● **TASK DETAILS**
Reproduce verbatim the section of the passage on Mallarmé and Broodthaers that begins with the words containing "Marcel Broodthaers spent" and ends with "left as an artist.".

● **EXCERPT PROVIDED**
In 1897 Stéphane Mallarmé released his last book of poetry, ‘un coup de dés jamais n'abolira le hasard", which was as much a poem as it was an experimentation with the visual experience of a poem. The phrases were written with large spaces in between them and composed in almost a sinking pattern down each page.
Marcel Broodthaers spent 40 years of his life a poet, then died as an artist. In 1968 Broodthaers petrified his unsold copies of his poetry book ‘Pense-bête’ in plaster - now a sculpture. He had 12 years left as an artist.
In 1969 Broodthaers opened his solo show ‘Deblioudebliou/S” at the Wide White Space gallery in Antwerp, consisting of works directly based upon ‘un coup de dés…’ by Mallarmé. Among them a reprint of the poem with the slight edit of having all the words ‘crossed out’ with black rectangles. Like Broodthaers’ former mentioned plaster sculpture, in the reprint, Mallermé’s poem had taken one step further out of the literary, into a more pronounced visual grammar, a grammar that rather than referring to a specific meaning is instead the direct expression of the gaps and spaces between these rectangular shapes, in other words the language of form. Like the ‘Pense-bête’ copies being dipped and petrified in plaster, so too did Mallarmés' sinking words solidify into the rigidity characteristic of any sculpture in the tradition of les arts plastiques.

● **RECORDED DATA**
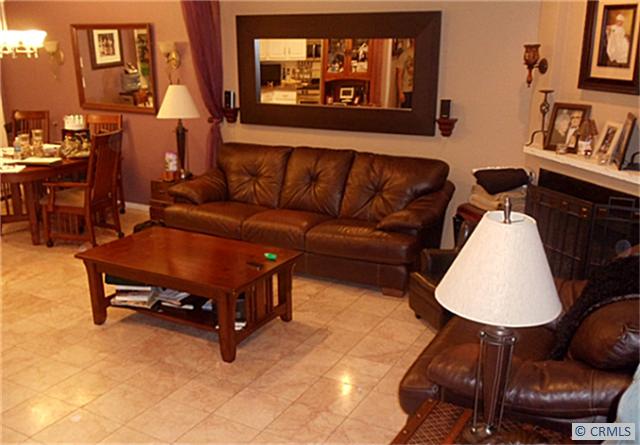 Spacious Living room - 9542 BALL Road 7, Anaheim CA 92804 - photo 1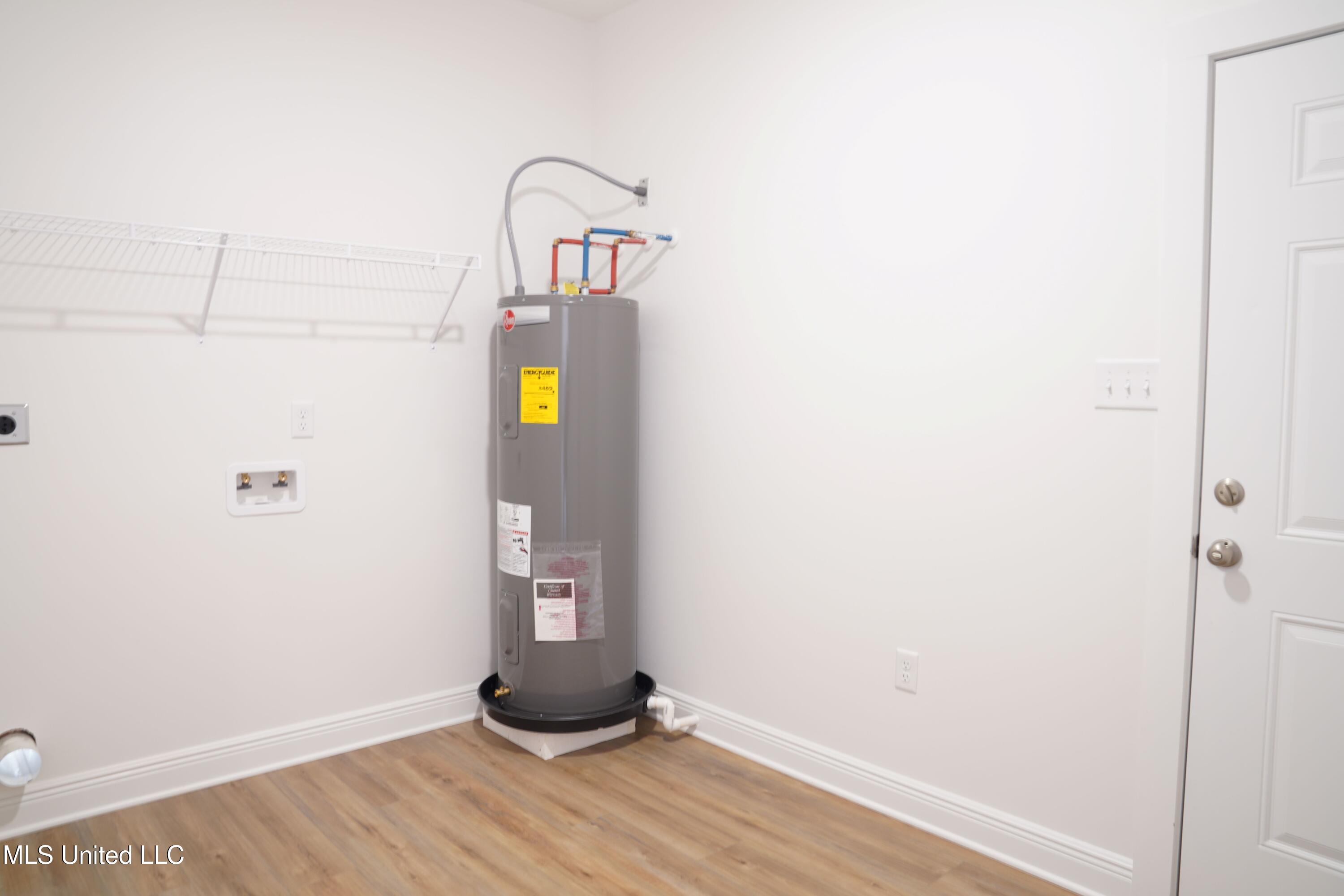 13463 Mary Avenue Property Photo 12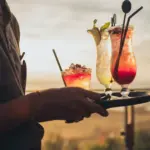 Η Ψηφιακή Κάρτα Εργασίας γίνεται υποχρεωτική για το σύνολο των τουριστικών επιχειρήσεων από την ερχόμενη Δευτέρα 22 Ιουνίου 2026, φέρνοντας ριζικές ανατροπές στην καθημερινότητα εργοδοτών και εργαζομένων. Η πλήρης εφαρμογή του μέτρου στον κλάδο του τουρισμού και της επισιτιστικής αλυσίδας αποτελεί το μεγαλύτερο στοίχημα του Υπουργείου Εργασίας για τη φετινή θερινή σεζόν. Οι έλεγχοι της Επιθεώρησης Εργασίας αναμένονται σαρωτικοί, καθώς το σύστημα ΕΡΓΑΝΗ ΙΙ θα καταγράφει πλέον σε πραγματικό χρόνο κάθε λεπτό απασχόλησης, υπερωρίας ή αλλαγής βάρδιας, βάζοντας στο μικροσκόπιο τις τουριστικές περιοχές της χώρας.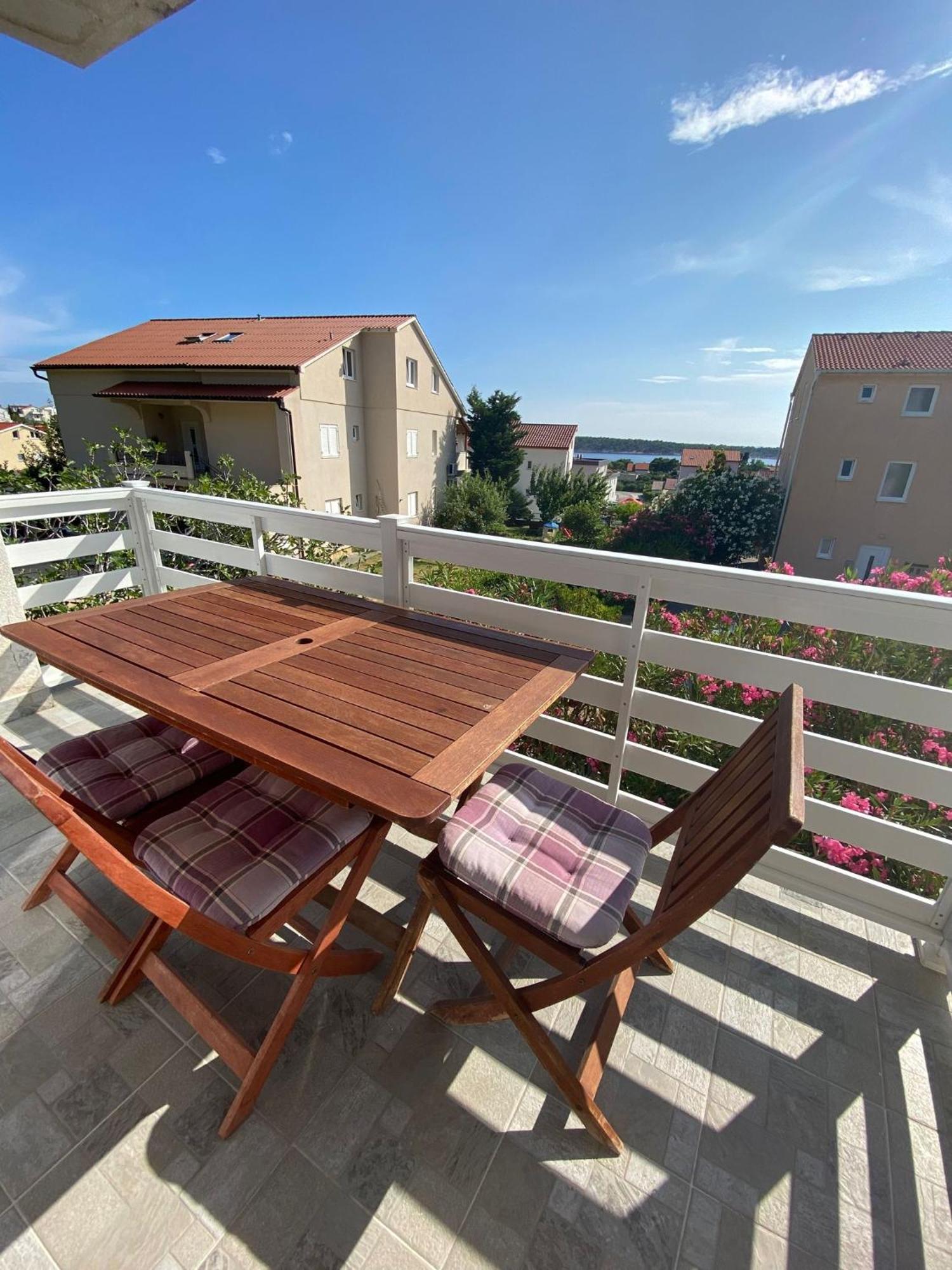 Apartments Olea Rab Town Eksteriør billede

● **SOLUTION BELOW**
Marcel Broodthaers spent 40 years of his life a poet, then died as an artist. In 1968 Broodthaers petrified his unsold copies of his poetry book ‘Pense-bête’ in plaster - now a sculpture. He had 12 years left as an artist.